What the task asks :: All lines from the one with "Orchid Species from" to the end of the entries below must be written out exactly. Leave out any other line.

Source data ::
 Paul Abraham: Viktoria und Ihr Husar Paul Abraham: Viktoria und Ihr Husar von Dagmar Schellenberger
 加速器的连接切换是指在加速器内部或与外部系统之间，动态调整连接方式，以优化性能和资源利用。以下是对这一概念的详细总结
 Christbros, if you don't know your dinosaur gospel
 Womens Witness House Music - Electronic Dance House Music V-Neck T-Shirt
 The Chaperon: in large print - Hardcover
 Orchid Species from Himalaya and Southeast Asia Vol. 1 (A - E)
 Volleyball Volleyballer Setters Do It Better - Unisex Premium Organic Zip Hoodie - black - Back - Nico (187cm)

Finished exercise ::
 Orchid Species from Himalaya and Southeast Asia Vol. 1 (A - E)
 Volleyball Volleyballer Setters Do It Better - Unisex Premium Organic Zip Hoodie - black - Back - Nico (187cm)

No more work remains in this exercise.